Friday, July 13, 2012

Excerpts from recent Nebraska editorials | WashingtonExaminer.com


Excerpts from recent Nebraska editorials | WashingtonExaminer.com

Excerpts from recent Nebraska editorials

July 9, 2012
North Platte Telegraph, July 1
Environmental Protection Agency flyovers
Imagine how much money could be saved by our government if once a year, a team of local, state and federal inspectors and law enforcement personnel could do a simple walk-through in all of our homes.
Imagine how much safer we would all be if those inspections turned up everything from meth houses to illegal guns to unpasteurized milk in the refrigerator. Our all-encompassing government could protect us from everything from second hand smoke, to those Big Gulp soft drinks that are making the kids fat, to tell-tale Happy Meal boxes that contained french fries instead of politically correct apple slices.
And while this good-doing team of inspectors was poking around in our homes, going through our sock drawers, looking for spoiled food in the back of our refrigerators, they could even test our window sills for evidence of lead-based paint.
Imagine how much better off we would all be, and how much safer, if we simply gave up our outdated notions of privacy, quaint beliefs that our homes as our castles, and that silly old requirement that a judge grant permission before our homes can be subjected to search.
Why on earth, if you have nothing to hide, would you object?
Obviously, we are being facetious here.
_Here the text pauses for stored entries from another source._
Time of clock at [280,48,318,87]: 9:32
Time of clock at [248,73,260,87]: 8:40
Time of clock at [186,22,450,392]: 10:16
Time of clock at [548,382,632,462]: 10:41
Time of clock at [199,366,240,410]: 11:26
We do not favor annual inspections by the government, no matter how efficient they might be. Our forefathers had a healthy disregard for unchecked government power when they addressed the issue of search warrants and what would become known as probable cause to invade someone's privacy.
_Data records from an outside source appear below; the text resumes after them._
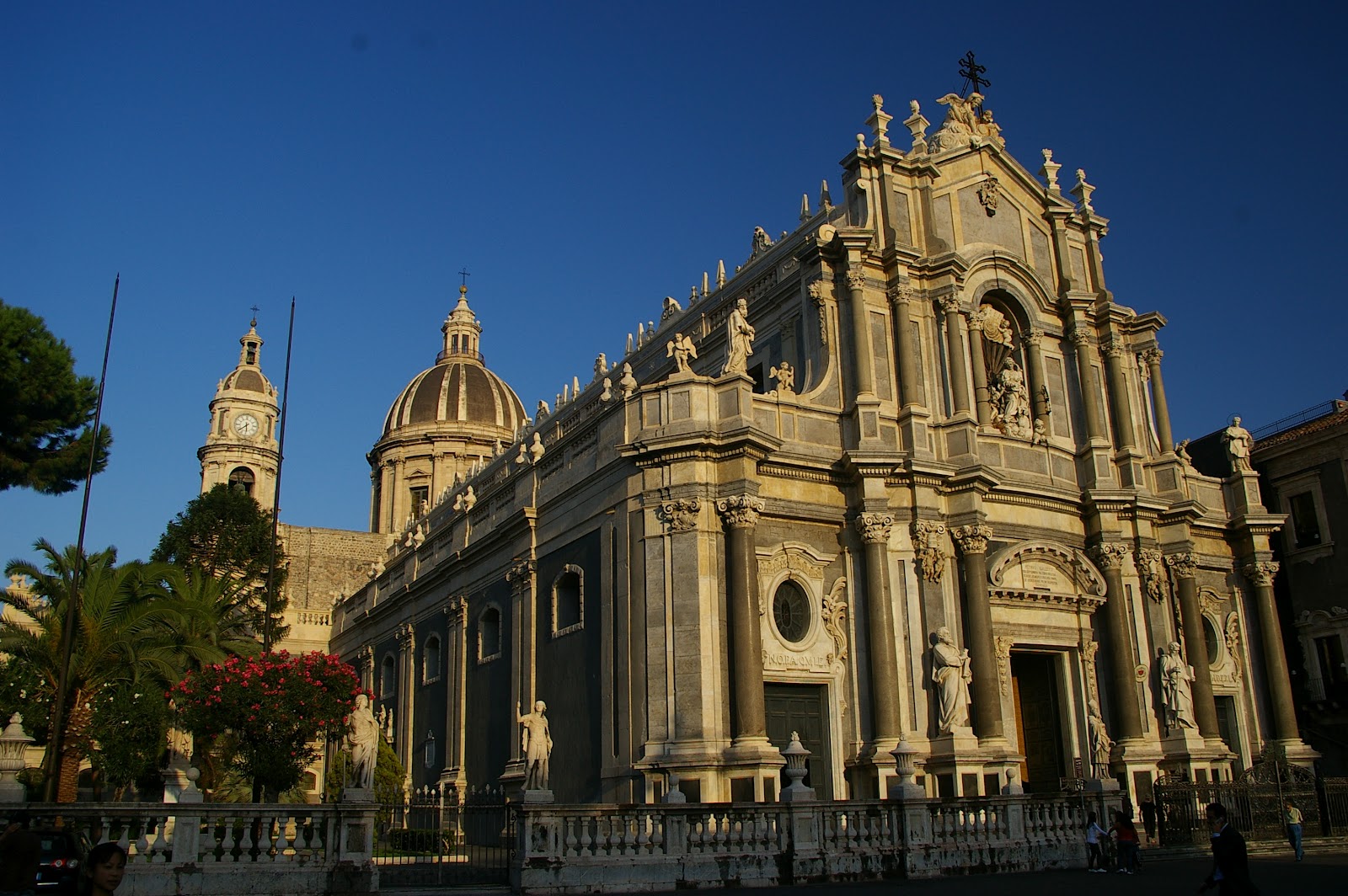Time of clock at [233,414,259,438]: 5:38
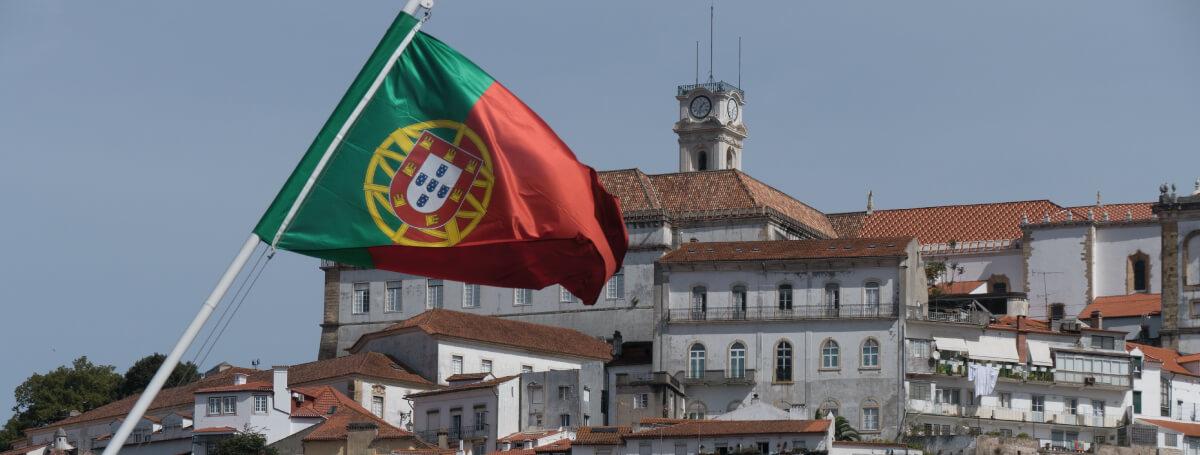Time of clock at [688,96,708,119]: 1:32
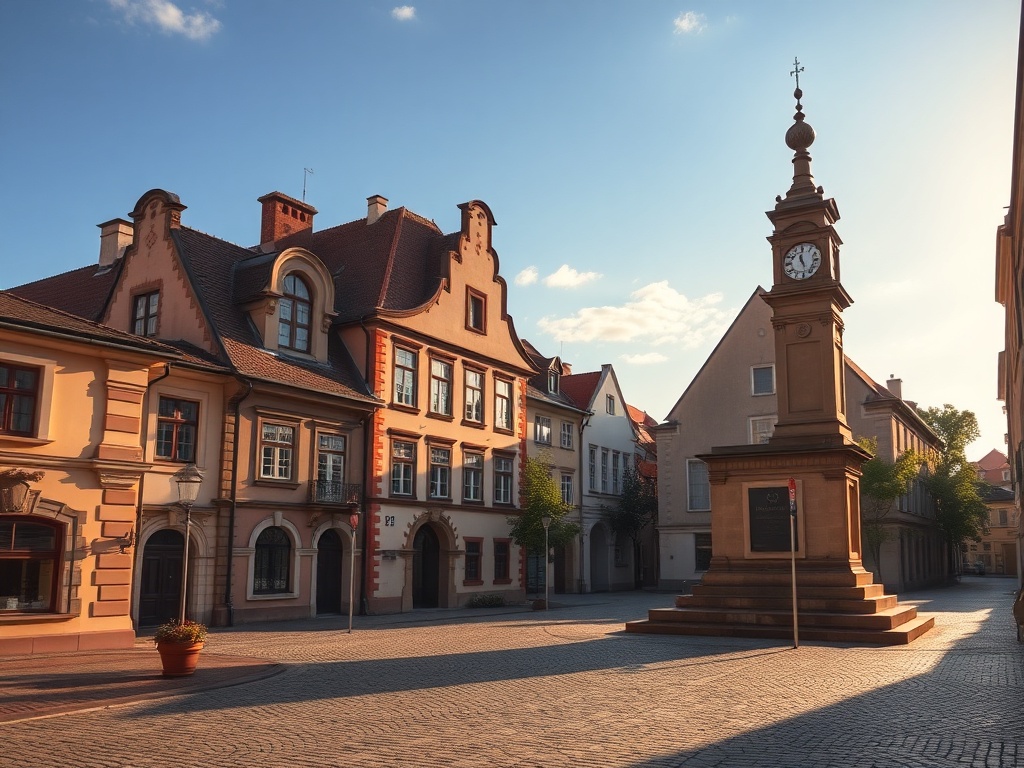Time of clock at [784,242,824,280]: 10:58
With that in mind, we wholeheartedly concur with livestock officials in Nebraska who are objecting to a dozen recent flyovers by Environmental Protection Agency officials looking for violations of environmental regulations. This was in addition to the normal schedule of ground-based inspections by state officials.
Of those flyovers, Sen. Mike Johanns said, "They are just way on the outer limits of any authority to act as an eye in the sky."
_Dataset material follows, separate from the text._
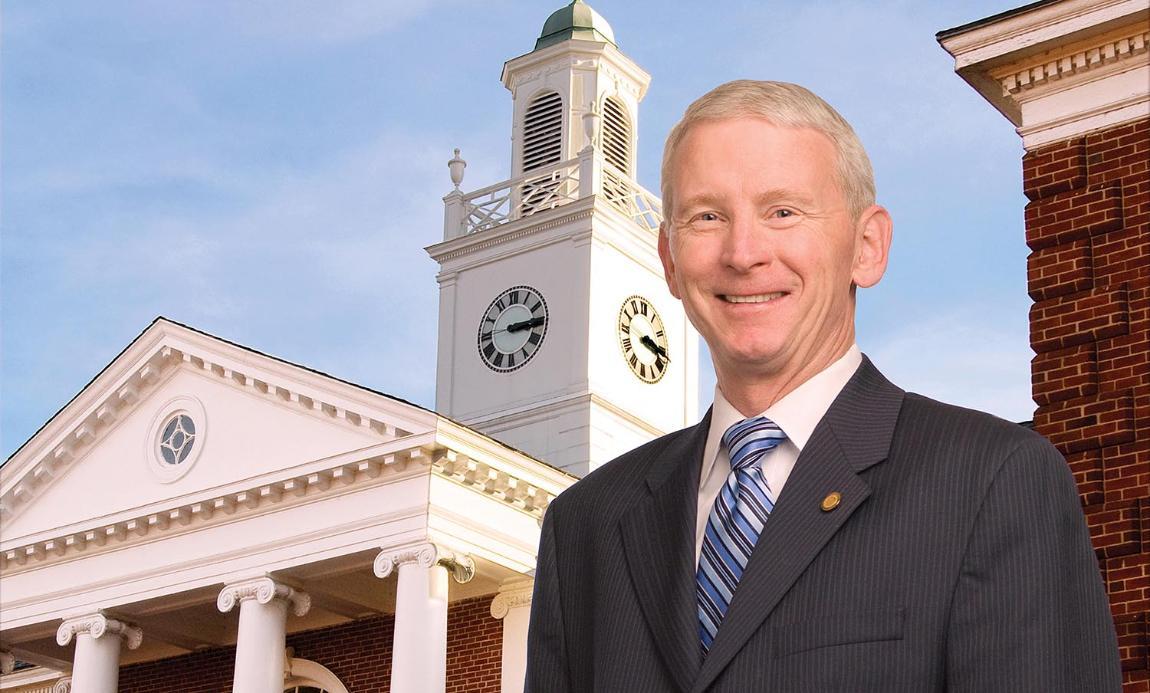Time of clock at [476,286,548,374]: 3:14
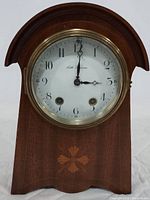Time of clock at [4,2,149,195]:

"The EPA's surveillance program only acts to the deficit of trust this closed door agency has earned of late," Johanns said. "It's past time for Congress to put an end to EPA's use of aerial surveillance."
This comes as a time when, according to news reports, a wave of used unmanned drones — first used by the federal government overseas — is coming on the market, as updated drones are purchased by the federal government, and domestic law enforcement officials around the country are considering their use here at home.
It is truly Orwellian to consider a time in America when all of us — not just livestock producers — could be under surveillance at any time, in any place.
No wonder that, at a time when EPA also appears bent on crippling the nation's coal mining and power generation industries, many Americans consider themselves at war with their own government, battling endless reams of rules and regulations thought up by bureaucrats in Washington who never stand for election to any office.
We have never bought the notion that if you have nothing to hide, you should have no problem with someone searching your home. That isn't the country we have all known and loved.
We stand with the livestock producers on this one, and applaud our senators and congressmen for attempting to rein in a clearly out-of-control Environmental Protection Agency.
It is time for someone to clip the EPA's wings.